Aber bleiben wir mal auf dem gleichen Niveau. Jeder Rap-Musiker hat seinen Twitter-Account, seine Facebook-Seite und sein eigenes Forum. Fans informieren sich bei „ihren“ Künstlern direkt, ohne den Umweg über eine berichtende Instanz, wie etwa rap.de, zu nehmen. Wenn sie wissen wollen ob ihnen ein Album gefällt, laden sie es runter, hören es durch und bilden sich ihre eigene Meinung, dazu benötigen sie keine Review. Und Internet-Phänomene, Youtube-Karrieren etc verbreiten sich über die Mundproaganda von Messengern, und sicherlich nicht über die Newsseiten von Magazinen. Rap-Journalismus ist als berichtende Instanz weitestgehend bedeutungslos.

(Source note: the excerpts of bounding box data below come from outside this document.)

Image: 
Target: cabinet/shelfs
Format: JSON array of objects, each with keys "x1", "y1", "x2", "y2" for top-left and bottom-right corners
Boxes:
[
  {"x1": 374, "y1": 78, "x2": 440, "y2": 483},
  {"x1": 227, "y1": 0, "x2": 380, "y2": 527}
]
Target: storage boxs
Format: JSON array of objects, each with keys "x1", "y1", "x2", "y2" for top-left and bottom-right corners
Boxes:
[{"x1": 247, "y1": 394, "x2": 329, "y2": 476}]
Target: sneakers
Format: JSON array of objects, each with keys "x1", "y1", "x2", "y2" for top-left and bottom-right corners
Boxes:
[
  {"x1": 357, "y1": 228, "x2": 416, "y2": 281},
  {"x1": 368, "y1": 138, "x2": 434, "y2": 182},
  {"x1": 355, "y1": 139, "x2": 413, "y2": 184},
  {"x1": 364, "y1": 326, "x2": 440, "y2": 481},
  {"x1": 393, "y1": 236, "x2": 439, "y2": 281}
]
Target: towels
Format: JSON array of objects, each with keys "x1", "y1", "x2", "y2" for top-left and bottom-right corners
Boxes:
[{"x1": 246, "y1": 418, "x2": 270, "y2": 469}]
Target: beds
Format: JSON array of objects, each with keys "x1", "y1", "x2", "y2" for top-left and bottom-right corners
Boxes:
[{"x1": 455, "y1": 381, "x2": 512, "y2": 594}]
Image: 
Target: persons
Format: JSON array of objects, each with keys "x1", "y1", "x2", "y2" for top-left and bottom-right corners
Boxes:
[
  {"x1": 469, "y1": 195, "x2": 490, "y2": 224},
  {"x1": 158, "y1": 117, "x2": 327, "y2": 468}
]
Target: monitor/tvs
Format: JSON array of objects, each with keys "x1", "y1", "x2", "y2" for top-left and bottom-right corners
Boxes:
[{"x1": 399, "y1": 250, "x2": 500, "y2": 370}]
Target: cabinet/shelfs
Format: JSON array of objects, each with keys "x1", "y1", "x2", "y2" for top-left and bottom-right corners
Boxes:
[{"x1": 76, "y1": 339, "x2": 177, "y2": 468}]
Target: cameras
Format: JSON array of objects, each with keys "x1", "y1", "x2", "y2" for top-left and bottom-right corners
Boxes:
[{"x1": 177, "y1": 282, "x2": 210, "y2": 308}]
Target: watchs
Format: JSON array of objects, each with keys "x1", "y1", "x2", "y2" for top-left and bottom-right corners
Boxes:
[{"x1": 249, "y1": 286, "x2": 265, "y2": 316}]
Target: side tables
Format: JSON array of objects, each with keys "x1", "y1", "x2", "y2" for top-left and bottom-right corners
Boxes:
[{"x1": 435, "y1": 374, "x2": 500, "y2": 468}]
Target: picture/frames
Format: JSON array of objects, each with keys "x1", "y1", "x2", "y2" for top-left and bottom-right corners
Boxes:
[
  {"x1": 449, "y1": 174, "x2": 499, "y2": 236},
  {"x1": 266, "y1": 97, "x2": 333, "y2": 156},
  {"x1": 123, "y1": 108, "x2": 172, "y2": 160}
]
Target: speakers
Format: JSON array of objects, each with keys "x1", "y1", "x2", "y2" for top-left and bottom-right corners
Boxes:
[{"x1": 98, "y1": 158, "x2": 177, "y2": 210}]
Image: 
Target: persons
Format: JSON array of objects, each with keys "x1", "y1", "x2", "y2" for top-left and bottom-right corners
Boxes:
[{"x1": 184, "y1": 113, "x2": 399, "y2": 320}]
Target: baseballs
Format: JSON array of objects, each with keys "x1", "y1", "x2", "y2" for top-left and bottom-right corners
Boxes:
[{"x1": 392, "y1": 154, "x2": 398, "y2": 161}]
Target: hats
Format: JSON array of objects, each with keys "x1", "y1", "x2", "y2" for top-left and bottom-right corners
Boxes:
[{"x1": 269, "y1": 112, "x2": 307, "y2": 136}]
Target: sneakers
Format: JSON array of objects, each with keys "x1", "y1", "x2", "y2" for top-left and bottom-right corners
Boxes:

Die einzige Möglichkeit wieder Bedeutung zu erlangen ist es, journalistisch anspruchsvolle und dabei verständliche Texte zu verfassen; beispielsweise Essays, welche die Filesharing-Problematik behandeln. In denen nicht stumpf etwas angeprangert oder schlechtgeredet wird, sondern wo Phänomene skizziert und die Wechselwirkungen aufgezeigt werden, beispielsweise dass es ökonomisch keinen Sinn macht, Geld in die Produktion eines Albums zu stecken, wenn man am Ende rote Zahlen schreibt; dass Fans aber ein schlecht produziertes Album nicht kaufen werden, und somit ein Teufelskreis entsteht. Dass es mehr Rapper als Kfz-Mechaniker in Deutschland gibt, und dass die schiere Masse des Angebots es natürlich unmöglich macht, jedes Album zu kaufen. Dass die im Filesharing inhärente Selbstbedienungsmentalität sich möglicherweise auf den gesamten kulturellen Sektor auswirkt. Und dass man sich fragen sollte, ob eine Kultur, in der man für Ideen und geistige Urheberschaft nicht mehr entlohnt wird, eine wünschenswerte ist. Das sind alles so Fragen.
Da Herr Marquardt diese Fragen nicht stellt, und stattdessen auf niedrigstem Blog-Niveau Milchmädchenrechnungen reproduziert und präsentiert, sollte er sich lieber mal fragen, inwiefern sich mit Rap-Journalismus im 21. Jahrhundert noch Geld verdienen lässt.